### Tasks and exercises
1. Translate this sentence from the page on ovarian cancer and fertility into Spanish: "This revolt comes from the theft of your dream of motherhood and anger at going through treatments, possible surgeries, and not knowing the outcome."
2. In the page on ovarian cancer and fertility, turn the paragraph beginning "Ovarian cancer is much rarer in the reproductive age" into a short bulleted list that keeps its main facts.
3. Reproduce the part of the page on ovarian cancer and fertility from "With an ovarian" to "fills their bodies.".

### Excerpt

When you receive a cancer diagnosis, a part of your life is put on hold, mainly with ovarian cancer, if you dream of becoming a mother one day in your life. If you have been diagnosed with ovarian cancer , and you’d like to get pregnant, you should know that there are ways for you to preserve your fertility before your treatment starts. Hence, it would be best to talk about your options with your doctor.
With an ovarian cancer diagnosis, you might pass through three emotional stages that are entirely normal, and you should not deny any of these as they are an essential part of the process. First, you might go into shock and denial, then the why, and eventually, the revolt.
This revolt comes from the theft of your dream of motherhood and anger at going through treatments, possible surgeries, and not knowing the outcome.
As a result, many women opt for solitude, for silence, because in some way they don’t know how to deal with the whirlwind of feelings that fills their bodies.
Others run after solutions and ways to overcome the disease and fulfill the desire to be a mother.
If you’re looking for solutions, we will cover here some ways that you can preserve your fertility before starting your ovarian cancer treatment and that you should discuss with your doctor.
Techniques for being a mother after ovarian cancer
Ovarian cancer is much rarer in the reproductive age. Most cases are discovered when the woman is over 50. When the disease occurs in women of reproductive age, it is usually unilateral; it is possible to preserve one of the ovaries. However, there is a risk of the healthy ovary being affected by cancer between 5 and 10 years after the end of treatment, so the recommendation is that pregnancy occurs soon after treatment – especially if the disease is initial (stage I), in which the organ is not removed, and only chemotherapy and radiotherapy are performed.

### Material shown
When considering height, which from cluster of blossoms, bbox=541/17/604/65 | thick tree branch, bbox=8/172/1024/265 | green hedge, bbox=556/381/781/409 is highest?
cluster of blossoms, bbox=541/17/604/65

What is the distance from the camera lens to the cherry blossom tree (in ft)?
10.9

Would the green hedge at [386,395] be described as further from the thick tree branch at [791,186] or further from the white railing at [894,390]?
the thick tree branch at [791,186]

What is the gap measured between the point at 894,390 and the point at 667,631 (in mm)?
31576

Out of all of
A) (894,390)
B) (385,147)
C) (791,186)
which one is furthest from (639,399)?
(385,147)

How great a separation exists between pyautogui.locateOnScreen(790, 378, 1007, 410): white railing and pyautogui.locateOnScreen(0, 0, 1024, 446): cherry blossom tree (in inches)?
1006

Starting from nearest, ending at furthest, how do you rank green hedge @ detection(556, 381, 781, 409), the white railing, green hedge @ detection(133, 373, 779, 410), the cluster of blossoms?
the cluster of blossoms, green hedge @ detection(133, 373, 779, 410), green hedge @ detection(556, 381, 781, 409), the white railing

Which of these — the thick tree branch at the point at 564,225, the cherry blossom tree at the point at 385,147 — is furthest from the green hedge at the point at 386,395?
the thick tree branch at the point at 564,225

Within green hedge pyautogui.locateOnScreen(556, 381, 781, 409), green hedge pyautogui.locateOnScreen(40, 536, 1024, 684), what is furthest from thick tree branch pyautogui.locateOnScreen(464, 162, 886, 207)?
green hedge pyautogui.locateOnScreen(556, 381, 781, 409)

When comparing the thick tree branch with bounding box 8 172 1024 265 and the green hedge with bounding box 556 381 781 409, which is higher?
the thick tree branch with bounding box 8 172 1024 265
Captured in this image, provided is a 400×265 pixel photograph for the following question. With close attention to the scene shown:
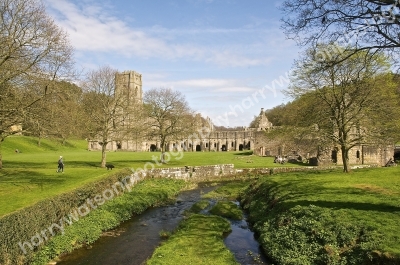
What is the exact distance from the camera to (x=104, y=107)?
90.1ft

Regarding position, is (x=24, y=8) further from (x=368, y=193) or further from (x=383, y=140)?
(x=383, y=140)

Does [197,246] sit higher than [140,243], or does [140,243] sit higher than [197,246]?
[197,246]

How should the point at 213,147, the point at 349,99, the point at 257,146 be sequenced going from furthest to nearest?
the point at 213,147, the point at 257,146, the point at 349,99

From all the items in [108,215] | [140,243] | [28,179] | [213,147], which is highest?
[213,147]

### Results of the exercise
1. Esta rebeldía proviene del robo de tu sueño de la maternidad y de la ira por tener que pasar por tratamientos, posibles cirugías y no saber cuál será el resultado.

2.
- Ovarian cancer is much rarer in women of reproductive age; most cases are found after age 50.
- In women of reproductive age, the disease is usually unilateral, so one ovary can often be preserved.
- The healthy ovary may be affected by cancer 5 to 10 years after treatment ends.
- Because of this, pregnancy is recommended soon after treatment, especially when the disease is at an early stage (stage I), in which the organ is not removed and only chemotherapy and radiotherapy are performed.

3.
With an ovarian cancer diagnosis, you might pass through three emotional stages that are entirely normal, and you should not deny any of these as they are an essential part of the process. First, you might go into shock and denial, then the why, and eventually, the revolt.
This revolt comes from the theft of your dream of motherhood and anger at going through treatments, possible surgeries, and not knowing the outcome.
As a result, many women opt for solitude, for silence, because in some way they don’t know how to deal with the whirlwind of feelings that fills their bodies.